_Task directions_.
Rewrite all of the material below, putting "viewer" everywhere "camera" appears and changing nothing else. Leave the pictures out.

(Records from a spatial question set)
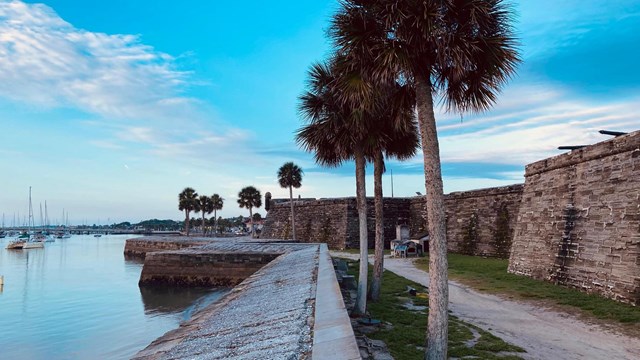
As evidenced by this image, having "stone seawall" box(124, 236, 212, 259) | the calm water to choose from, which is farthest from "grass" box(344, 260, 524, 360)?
"stone seawall" box(124, 236, 212, 259)

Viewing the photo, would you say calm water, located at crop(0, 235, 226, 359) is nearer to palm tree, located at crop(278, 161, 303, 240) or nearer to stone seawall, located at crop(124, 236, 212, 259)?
stone seawall, located at crop(124, 236, 212, 259)

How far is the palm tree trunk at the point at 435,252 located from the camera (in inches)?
274

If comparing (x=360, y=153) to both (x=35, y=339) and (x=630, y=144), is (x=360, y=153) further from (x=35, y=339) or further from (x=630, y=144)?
(x=35, y=339)

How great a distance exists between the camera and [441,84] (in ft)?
26.3

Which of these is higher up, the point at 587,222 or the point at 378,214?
the point at 378,214

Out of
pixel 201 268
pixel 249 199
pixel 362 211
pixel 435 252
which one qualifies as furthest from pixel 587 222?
pixel 249 199

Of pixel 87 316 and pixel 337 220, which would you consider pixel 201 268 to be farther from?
pixel 337 220

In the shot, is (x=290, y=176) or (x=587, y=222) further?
(x=290, y=176)

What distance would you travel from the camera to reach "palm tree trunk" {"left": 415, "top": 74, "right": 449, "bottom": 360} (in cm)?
697

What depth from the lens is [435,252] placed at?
23.3ft

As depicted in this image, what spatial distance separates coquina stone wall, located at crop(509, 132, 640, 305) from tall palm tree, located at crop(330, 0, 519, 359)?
8.85 metres

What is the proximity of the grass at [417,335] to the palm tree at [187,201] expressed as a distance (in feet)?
239

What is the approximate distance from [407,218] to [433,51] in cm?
3472

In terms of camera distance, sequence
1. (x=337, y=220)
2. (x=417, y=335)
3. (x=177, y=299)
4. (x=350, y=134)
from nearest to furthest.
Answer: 1. (x=417, y=335)
2. (x=350, y=134)
3. (x=177, y=299)
4. (x=337, y=220)
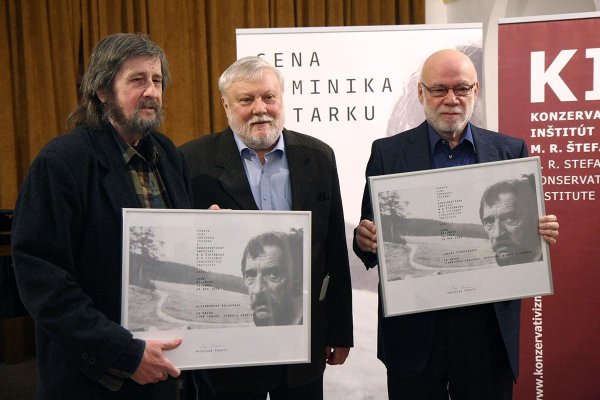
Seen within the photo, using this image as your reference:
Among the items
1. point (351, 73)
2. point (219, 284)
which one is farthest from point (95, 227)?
point (351, 73)

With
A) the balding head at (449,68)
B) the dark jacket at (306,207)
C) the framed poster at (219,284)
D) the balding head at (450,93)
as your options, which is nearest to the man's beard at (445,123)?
the balding head at (450,93)

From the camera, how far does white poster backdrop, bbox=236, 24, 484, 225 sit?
383 centimetres

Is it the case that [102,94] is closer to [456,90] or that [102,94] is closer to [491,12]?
[456,90]

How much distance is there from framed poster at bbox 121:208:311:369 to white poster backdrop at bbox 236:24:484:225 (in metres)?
1.79

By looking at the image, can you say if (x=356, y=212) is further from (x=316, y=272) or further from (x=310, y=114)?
Result: (x=316, y=272)

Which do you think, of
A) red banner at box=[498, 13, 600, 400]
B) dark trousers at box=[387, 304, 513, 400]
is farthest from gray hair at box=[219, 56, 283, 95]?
red banner at box=[498, 13, 600, 400]

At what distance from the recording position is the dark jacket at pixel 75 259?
181 centimetres

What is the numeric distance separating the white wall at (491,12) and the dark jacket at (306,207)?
347 cm

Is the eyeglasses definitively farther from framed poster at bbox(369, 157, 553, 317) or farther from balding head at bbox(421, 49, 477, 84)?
framed poster at bbox(369, 157, 553, 317)

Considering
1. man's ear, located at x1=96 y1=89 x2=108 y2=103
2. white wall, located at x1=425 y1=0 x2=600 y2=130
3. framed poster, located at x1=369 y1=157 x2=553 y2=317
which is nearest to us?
man's ear, located at x1=96 y1=89 x2=108 y2=103

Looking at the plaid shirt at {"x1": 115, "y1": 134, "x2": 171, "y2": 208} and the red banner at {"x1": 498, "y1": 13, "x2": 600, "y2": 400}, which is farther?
the red banner at {"x1": 498, "y1": 13, "x2": 600, "y2": 400}

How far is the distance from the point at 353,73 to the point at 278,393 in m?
2.08

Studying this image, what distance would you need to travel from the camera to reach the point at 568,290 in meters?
3.75

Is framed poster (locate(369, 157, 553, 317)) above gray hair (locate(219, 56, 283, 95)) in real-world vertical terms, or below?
below
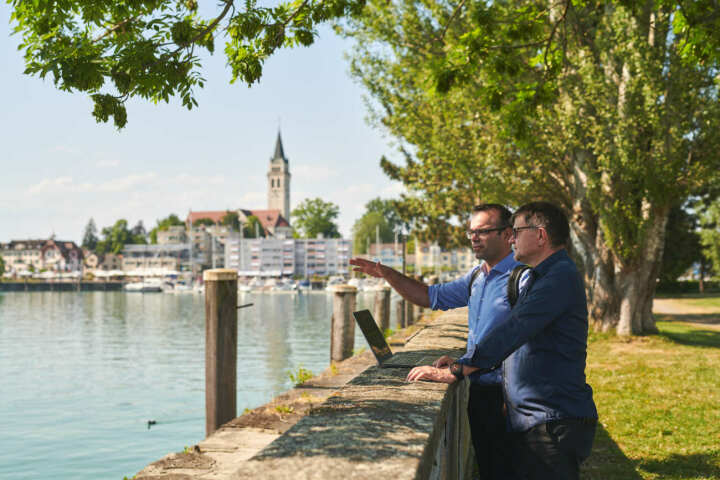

_Full solution_.
As evidenced by this image, having "stone seawall" box(124, 236, 212, 259) | the calm water to choose from, which is farthest from "grass" box(344, 260, 524, 360)?
"stone seawall" box(124, 236, 212, 259)

Viewing the photo, would you say calm water, located at crop(0, 235, 226, 359) is nearer to palm tree, located at crop(278, 161, 303, 240) or nearer to stone seawall, located at crop(124, 236, 212, 259)?
stone seawall, located at crop(124, 236, 212, 259)

How far is the palm tree trunk at the point at 435,252 located from the viewer (in inches)?
274

If comparing (x=360, y=153) to both (x=35, y=339) and (x=630, y=144), is (x=360, y=153) further from (x=35, y=339) or further from (x=630, y=144)?
(x=35, y=339)

How great a distance exists between the viewer and [441,84] (in ft)?
26.3

Which of these is higher up, the point at 587,222 or the point at 378,214?
the point at 378,214

Out of
pixel 201 268
pixel 249 199
pixel 362 211
pixel 435 252
which one qualifies as furthest from pixel 587 222?
pixel 249 199

Of pixel 87 316 and pixel 337 220, which would you consider pixel 201 268 to be farther from?
pixel 337 220

In the shot, is (x=290, y=176) or (x=587, y=222) further?
(x=290, y=176)

What distance would you travel from the viewer to reach "palm tree trunk" {"left": 415, "top": 74, "right": 449, "bottom": 360} (in cm)?
697

What depth from the lens is [435,252] placed at?
23.3ft

As depicted in this image, what spatial distance separates coquina stone wall, located at crop(509, 132, 640, 305) from tall palm tree, located at crop(330, 0, 519, 359)?
8.85 metres

What is the proximity of the grass at [417,335] to the palm tree at [187,201] expressed as a distance (in feet)?
239

What is the approximate distance from [407,218] to [433,51] in cm?
3472

In terms of viewer distance, sequence
1. (x=337, y=220)
2. (x=417, y=335)
3. (x=177, y=299)
4. (x=350, y=134)
from nearest to furthest.
Answer: 1. (x=417, y=335)
2. (x=350, y=134)
3. (x=177, y=299)
4. (x=337, y=220)
Seen within the photo, using this image as your reference:
Among the items
1. point (351, 73)
2. point (219, 284)
which one is farthest from point (95, 227)?
point (351, 73)

With
A) the balding head at (449,68)
B) the dark jacket at (306,207)
C) the framed poster at (219,284)
D) the balding head at (450,93)
as your options, which is nearest to the man's beard at (445,123)?
the balding head at (450,93)

From the viewer, how far does white poster backdrop, bbox=236, 24, 484, 225 sit?
383 centimetres

Is it the case that [102,94] is closer to [456,90] or that [102,94] is closer to [491,12]?
[456,90]

How much distance is there from framed poster at bbox 121:208:311:369 to white poster backdrop at bbox 236:24:484:225 (in metres)?
1.79

By looking at the image, can you say if (x=356, y=212) is further from (x=316, y=272) or further from (x=310, y=114)?
Result: (x=316, y=272)

Which do you think, of
A) red banner at box=[498, 13, 600, 400]
B) dark trousers at box=[387, 304, 513, 400]
is farthest from gray hair at box=[219, 56, 283, 95]?
red banner at box=[498, 13, 600, 400]

At what distance from the recording position is the dark jacket at pixel 75 259?
181 centimetres

What is the numeric distance separating the white wall at (491,12) and the dark jacket at (306,207)?
347 cm

Is the eyeglasses definitively farther from framed poster at bbox(369, 157, 553, 317) or farther from balding head at bbox(421, 49, 477, 84)?
framed poster at bbox(369, 157, 553, 317)

Considering
1. man's ear, located at x1=96 y1=89 x2=108 y2=103
2. white wall, located at x1=425 y1=0 x2=600 y2=130
3. framed poster, located at x1=369 y1=157 x2=553 y2=317
which is nearest to us?
man's ear, located at x1=96 y1=89 x2=108 y2=103

Looking at the plaid shirt at {"x1": 115, "y1": 134, "x2": 171, "y2": 208} and the red banner at {"x1": 498, "y1": 13, "x2": 600, "y2": 400}, which is farther?
the red banner at {"x1": 498, "y1": 13, "x2": 600, "y2": 400}

How far is the distance from the point at 353,73 to the point at 278,393 in m?
2.08

Studying this image, what distance would you need to travel from the viewer to reach the point at 568,290 in meters?
3.75

Is framed poster (locate(369, 157, 553, 317)) above gray hair (locate(219, 56, 283, 95)) in real-world vertical terms, or below?
below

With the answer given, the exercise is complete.